По-видимому, здесь и кроется принципиальная разрешимость многовековой дискуссии о переводе языков окружающей среды на языки мозга. Можно предположить, что в филогенезе нервная система (и, шире, организм) наших предков вступала в энергоинформационный диалог с разнообразными свойствами внешней/внутренней среды. Это было возможно в силу уже оговоренного наличия в ней (реального или потенциального) абсолютно всех ингредиентов и паттернов природы. Постепенно она «научалась» создавать изоморфные именно этим свойствам (например, частоте, высоте, температуре и т. д.) «слова и фразы» восприятия, памяти, отреагирования.

Если стагнированность, неизменность среды и результаты естественного отбора позволяли, мозг запоминал самые эволюционно (ретро- и перспективно) «выгодные» из них, передавая из поколения в поколение. Иными словами, шел взаимообмен между абсолютно не противоречащими друг другу паттернами среды и аналогичными (созданными по тем же биофизикохимическим законам) им паттернами мозга. Менялась среда – видоизменялись, становясь все более комплементарными (лат. complementum – дополнение) ей, и паттерны мозга, что, собственно, наблюдается в каждом конкретном онтогенезе в норме и патологии.

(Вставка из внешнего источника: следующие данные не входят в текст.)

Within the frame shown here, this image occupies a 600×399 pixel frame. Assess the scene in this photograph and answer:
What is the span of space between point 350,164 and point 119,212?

• Как единица психологической системы (нейропсихосоматических взаимодействий), фактор обладает многокомпонентным и многоуровневым строением, включающим как психические, так и нейробиологические (психофизиологические, соматические, нейрохимические и т. д.) параметры, способы и формы актуализации.

• Он представляет собой генетически заданную потенциально и развивающуюся в онтогенезе (и в каждый актуальный момент жизни) человека морфофункциональную структуру, в которой ежемоментно происходит смена удельного вклада каждого из перечисленных аспектов.